**WHAT TO PRODUCE:** Show every line below that contains the string "right", treating uppercase and lowercase letters as different.

══ RECORD EXTRACTS

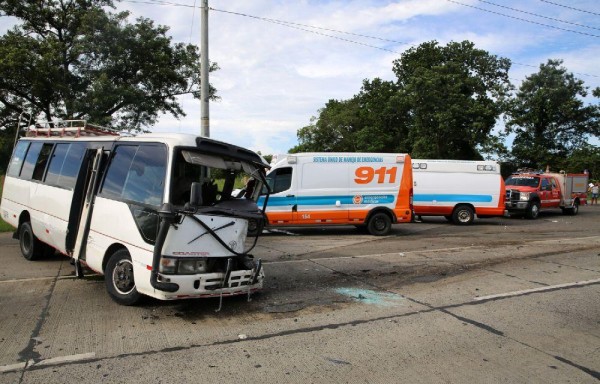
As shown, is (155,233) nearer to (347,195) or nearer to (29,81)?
(347,195)

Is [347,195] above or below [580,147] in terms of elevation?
below

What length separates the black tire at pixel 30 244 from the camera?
8.76 m

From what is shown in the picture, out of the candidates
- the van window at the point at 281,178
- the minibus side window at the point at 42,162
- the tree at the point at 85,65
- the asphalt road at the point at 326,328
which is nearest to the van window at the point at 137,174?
the asphalt road at the point at 326,328

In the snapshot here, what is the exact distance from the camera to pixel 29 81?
18406 mm

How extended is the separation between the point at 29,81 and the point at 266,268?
15.5 m

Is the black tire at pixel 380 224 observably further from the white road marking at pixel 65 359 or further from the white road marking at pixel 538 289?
the white road marking at pixel 65 359

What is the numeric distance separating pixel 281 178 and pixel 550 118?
38.9 m

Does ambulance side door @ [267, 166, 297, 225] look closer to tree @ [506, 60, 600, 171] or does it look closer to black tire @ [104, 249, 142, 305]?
black tire @ [104, 249, 142, 305]

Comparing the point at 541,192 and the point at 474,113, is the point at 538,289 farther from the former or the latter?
the point at 474,113

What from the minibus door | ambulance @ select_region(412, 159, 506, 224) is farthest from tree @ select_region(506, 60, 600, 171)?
the minibus door

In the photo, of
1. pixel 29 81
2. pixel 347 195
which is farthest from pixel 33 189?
pixel 29 81

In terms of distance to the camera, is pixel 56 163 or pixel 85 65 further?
pixel 85 65

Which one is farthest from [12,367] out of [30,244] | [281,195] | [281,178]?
[281,178]

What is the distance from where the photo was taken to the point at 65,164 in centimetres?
762
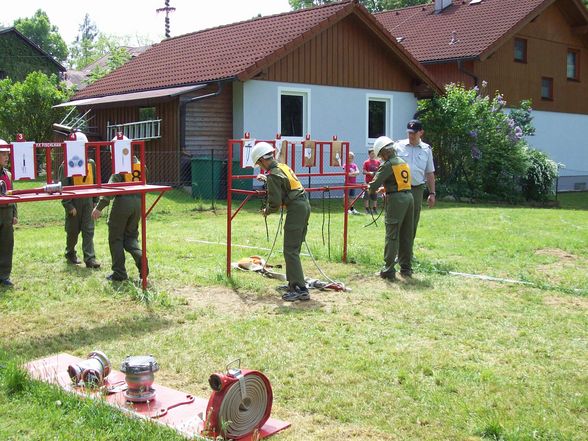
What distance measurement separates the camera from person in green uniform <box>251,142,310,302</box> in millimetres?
8031

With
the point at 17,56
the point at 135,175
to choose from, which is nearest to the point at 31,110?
the point at 135,175

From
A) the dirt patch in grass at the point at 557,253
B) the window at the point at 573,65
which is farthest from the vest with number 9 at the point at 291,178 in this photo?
the window at the point at 573,65

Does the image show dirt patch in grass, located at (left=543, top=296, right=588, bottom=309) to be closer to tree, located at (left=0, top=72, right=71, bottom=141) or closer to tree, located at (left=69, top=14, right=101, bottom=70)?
tree, located at (left=0, top=72, right=71, bottom=141)

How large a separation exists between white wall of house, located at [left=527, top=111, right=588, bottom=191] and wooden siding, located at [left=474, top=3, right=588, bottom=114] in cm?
39

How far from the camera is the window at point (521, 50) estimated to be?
29.3 metres

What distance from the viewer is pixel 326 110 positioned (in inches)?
886

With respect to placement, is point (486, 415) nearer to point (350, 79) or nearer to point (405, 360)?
point (405, 360)

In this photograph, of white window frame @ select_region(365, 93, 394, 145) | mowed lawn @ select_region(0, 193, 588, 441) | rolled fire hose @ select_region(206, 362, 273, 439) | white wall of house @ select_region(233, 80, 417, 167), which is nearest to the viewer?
rolled fire hose @ select_region(206, 362, 273, 439)

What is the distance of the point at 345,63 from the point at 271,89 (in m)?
2.85

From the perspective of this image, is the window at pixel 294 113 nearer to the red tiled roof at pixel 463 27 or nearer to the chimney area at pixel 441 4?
the red tiled roof at pixel 463 27

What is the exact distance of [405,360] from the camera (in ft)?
19.3

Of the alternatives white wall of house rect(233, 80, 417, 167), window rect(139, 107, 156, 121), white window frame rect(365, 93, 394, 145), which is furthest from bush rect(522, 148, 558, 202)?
window rect(139, 107, 156, 121)

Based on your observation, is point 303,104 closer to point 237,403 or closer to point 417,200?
point 417,200

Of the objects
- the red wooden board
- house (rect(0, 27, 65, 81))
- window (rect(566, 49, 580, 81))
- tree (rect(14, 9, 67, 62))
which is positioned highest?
tree (rect(14, 9, 67, 62))
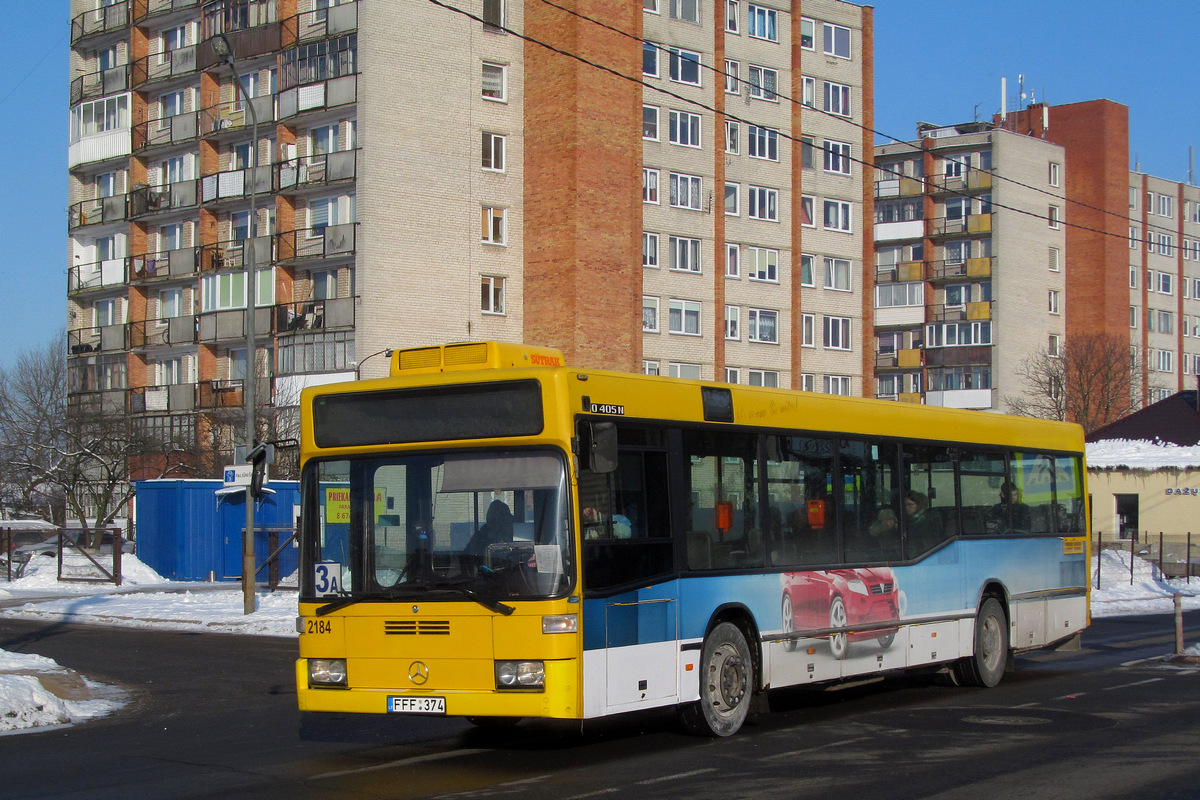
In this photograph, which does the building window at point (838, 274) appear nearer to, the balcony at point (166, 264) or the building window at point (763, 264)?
the building window at point (763, 264)

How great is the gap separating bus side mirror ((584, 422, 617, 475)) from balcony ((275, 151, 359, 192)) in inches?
1597

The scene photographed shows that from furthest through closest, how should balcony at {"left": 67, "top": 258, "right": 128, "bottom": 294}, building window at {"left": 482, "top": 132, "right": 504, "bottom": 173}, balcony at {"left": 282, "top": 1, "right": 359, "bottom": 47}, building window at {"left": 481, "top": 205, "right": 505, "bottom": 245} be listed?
balcony at {"left": 67, "top": 258, "right": 128, "bottom": 294} < building window at {"left": 482, "top": 132, "right": 504, "bottom": 173} < building window at {"left": 481, "top": 205, "right": 505, "bottom": 245} < balcony at {"left": 282, "top": 1, "right": 359, "bottom": 47}

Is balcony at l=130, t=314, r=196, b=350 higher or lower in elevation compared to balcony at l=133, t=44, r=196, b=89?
lower

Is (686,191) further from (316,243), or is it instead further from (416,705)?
(416,705)

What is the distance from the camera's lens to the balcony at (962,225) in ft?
260

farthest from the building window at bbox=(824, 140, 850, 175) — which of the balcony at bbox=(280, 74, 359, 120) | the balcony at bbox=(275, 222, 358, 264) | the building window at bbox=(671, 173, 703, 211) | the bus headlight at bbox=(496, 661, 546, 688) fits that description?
the bus headlight at bbox=(496, 661, 546, 688)

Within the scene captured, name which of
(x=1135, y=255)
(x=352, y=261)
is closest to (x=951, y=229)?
(x=1135, y=255)

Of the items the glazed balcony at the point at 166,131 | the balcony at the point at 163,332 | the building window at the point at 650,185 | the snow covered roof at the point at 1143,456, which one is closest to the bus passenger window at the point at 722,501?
the snow covered roof at the point at 1143,456

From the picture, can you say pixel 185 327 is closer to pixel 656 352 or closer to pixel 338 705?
pixel 656 352

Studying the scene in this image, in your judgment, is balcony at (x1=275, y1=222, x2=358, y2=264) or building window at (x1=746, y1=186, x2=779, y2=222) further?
building window at (x1=746, y1=186, x2=779, y2=222)

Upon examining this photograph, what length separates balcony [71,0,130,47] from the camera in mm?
58844

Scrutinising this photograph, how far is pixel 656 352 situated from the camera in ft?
180

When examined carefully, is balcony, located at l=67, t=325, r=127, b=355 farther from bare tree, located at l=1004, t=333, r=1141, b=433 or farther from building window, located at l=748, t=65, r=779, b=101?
bare tree, located at l=1004, t=333, r=1141, b=433

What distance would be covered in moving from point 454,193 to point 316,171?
4998mm
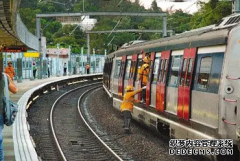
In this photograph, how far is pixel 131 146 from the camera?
1445 centimetres

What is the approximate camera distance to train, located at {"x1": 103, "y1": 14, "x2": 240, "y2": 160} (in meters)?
9.33

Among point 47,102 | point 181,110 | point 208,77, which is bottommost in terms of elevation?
point 47,102

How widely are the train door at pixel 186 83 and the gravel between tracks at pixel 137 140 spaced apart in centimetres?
110

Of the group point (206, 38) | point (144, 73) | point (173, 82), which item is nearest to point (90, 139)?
point (144, 73)

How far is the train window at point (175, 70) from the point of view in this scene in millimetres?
12945

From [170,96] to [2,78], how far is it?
6.07 m

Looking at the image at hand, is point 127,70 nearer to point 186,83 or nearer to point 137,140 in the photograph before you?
point 137,140

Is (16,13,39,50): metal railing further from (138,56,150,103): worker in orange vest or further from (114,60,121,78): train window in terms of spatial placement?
(138,56,150,103): worker in orange vest

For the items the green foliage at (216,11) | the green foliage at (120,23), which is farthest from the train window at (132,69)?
the green foliage at (216,11)

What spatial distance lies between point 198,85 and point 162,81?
3.05m

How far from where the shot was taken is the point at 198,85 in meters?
11.2

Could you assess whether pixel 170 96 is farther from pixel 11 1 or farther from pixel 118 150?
pixel 11 1

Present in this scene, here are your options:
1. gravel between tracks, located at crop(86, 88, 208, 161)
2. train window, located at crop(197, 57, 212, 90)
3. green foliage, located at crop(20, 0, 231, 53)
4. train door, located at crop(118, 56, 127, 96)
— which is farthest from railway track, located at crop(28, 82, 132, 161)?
green foliage, located at crop(20, 0, 231, 53)

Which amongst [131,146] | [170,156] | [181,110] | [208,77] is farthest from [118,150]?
[208,77]
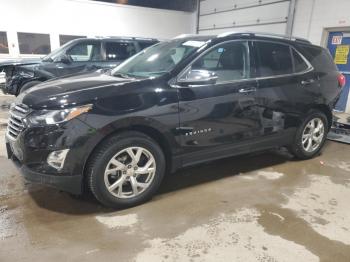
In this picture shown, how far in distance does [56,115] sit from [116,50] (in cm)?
487

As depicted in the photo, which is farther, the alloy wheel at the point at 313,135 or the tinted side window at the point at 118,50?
the tinted side window at the point at 118,50

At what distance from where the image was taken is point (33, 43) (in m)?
11.4

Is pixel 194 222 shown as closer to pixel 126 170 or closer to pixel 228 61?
pixel 126 170

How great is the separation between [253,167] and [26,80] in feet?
17.6

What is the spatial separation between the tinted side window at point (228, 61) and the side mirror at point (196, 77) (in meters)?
0.15

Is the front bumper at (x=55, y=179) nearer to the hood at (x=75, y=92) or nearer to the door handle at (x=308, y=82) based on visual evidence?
the hood at (x=75, y=92)

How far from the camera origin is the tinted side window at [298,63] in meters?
3.66

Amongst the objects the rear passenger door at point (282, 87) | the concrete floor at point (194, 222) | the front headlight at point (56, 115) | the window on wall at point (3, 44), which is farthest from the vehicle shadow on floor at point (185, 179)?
the window on wall at point (3, 44)

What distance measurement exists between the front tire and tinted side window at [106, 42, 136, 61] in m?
4.71

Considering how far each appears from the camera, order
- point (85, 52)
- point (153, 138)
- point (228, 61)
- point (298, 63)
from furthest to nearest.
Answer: point (85, 52)
point (298, 63)
point (228, 61)
point (153, 138)

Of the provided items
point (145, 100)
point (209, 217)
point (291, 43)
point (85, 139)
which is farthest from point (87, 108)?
point (291, 43)

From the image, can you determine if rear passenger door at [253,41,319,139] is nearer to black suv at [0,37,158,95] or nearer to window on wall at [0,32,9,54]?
black suv at [0,37,158,95]

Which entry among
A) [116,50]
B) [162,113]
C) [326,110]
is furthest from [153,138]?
[116,50]

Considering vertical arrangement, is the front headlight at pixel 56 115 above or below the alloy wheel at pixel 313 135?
above
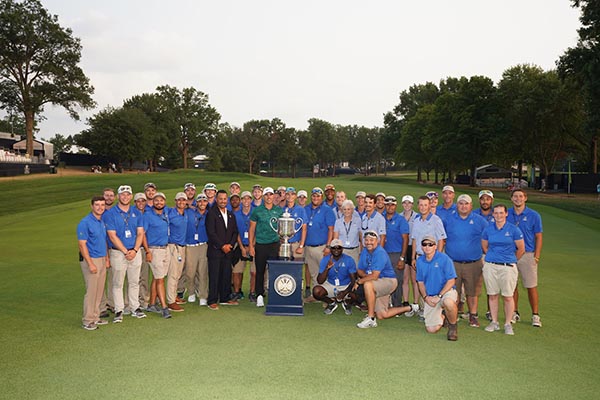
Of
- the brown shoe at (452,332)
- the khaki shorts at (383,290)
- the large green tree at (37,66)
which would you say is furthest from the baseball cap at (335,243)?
the large green tree at (37,66)

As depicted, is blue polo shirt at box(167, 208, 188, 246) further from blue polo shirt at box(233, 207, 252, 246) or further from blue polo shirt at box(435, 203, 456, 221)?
blue polo shirt at box(435, 203, 456, 221)

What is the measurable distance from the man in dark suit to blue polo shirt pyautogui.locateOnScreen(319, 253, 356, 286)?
1830 millimetres

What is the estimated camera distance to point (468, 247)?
813 centimetres

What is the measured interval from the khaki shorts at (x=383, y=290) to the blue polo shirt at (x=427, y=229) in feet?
2.40

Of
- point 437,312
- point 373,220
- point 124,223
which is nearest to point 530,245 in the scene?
point 437,312

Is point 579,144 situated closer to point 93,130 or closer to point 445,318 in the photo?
point 445,318

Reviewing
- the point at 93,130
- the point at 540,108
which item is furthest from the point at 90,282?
the point at 93,130

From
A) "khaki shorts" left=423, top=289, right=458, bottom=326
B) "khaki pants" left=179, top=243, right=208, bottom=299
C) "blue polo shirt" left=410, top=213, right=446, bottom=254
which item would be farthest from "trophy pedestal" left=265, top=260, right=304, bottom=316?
"khaki shorts" left=423, top=289, right=458, bottom=326

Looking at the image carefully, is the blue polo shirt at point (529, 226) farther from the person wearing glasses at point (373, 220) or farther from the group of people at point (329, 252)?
the person wearing glasses at point (373, 220)

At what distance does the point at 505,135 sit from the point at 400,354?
5062 cm

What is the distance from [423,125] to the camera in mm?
72875

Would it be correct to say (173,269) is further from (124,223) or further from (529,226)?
(529,226)

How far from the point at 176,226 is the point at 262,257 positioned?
5.67ft

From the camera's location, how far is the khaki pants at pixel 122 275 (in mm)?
8117
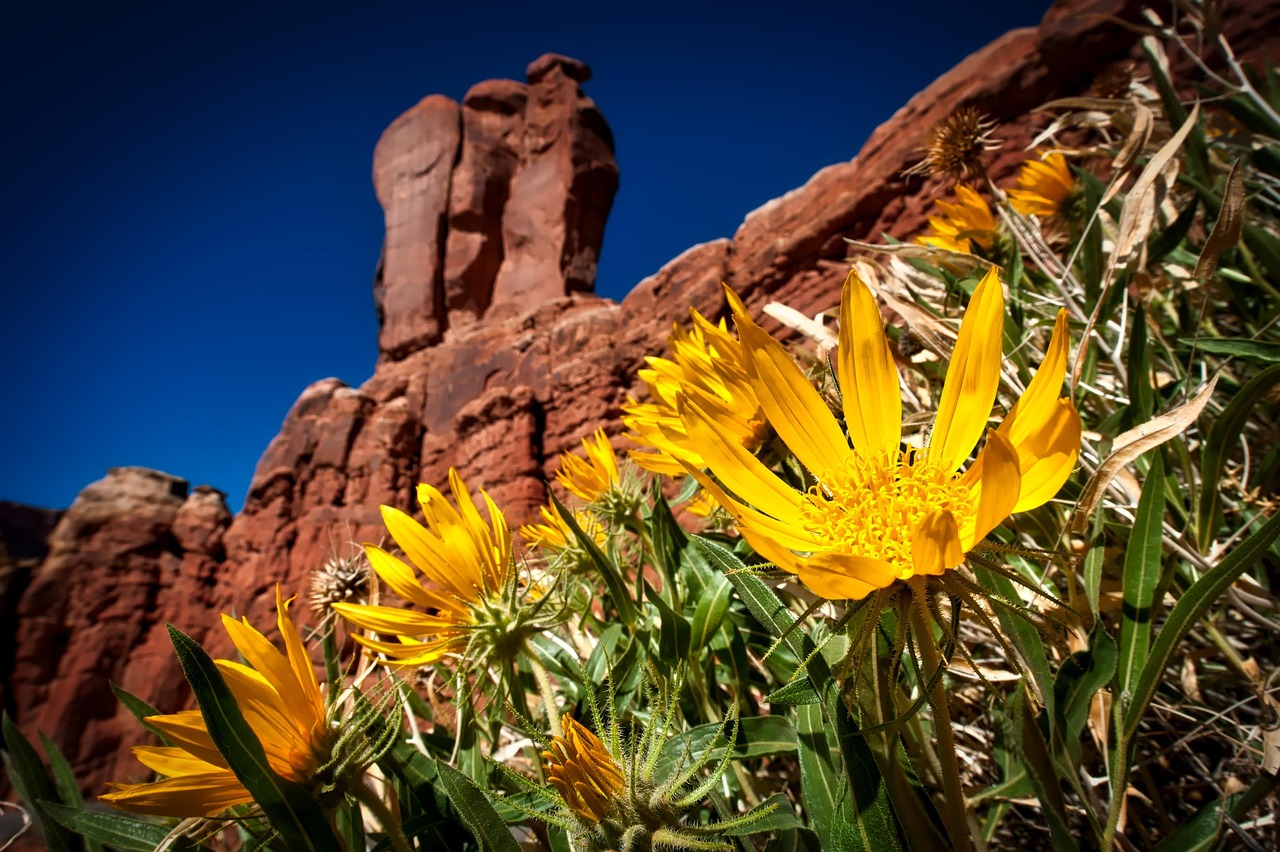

════

**RESULT OF THE EXERCISE:**
Does the image show dirt patch in grass, located at (left=543, top=296, right=588, bottom=309) to be closer to tree, located at (left=0, top=72, right=71, bottom=141) or closer to tree, located at (left=69, top=14, right=101, bottom=70)?
tree, located at (left=0, top=72, right=71, bottom=141)
How large a separation exists between white wall of house, located at [left=527, top=111, right=588, bottom=191] and wooden siding, located at [left=474, top=3, right=588, bottom=114] in cm?
The scene photographed shows that from furthest through closest, how should balcony at {"left": 67, "top": 258, "right": 128, "bottom": 294}, building window at {"left": 482, "top": 132, "right": 504, "bottom": 173}, balcony at {"left": 282, "top": 1, "right": 359, "bottom": 47}, building window at {"left": 481, "top": 205, "right": 505, "bottom": 245} be listed?
balcony at {"left": 67, "top": 258, "right": 128, "bottom": 294} < building window at {"left": 482, "top": 132, "right": 504, "bottom": 173} < building window at {"left": 481, "top": 205, "right": 505, "bottom": 245} < balcony at {"left": 282, "top": 1, "right": 359, "bottom": 47}
A) "khaki shorts" left=423, top=289, right=458, bottom=326
B) "khaki pants" left=179, top=243, right=208, bottom=299
C) "blue polo shirt" left=410, top=213, right=446, bottom=254
which item would be farthest from "trophy pedestal" left=265, top=260, right=304, bottom=316?
"khaki shorts" left=423, top=289, right=458, bottom=326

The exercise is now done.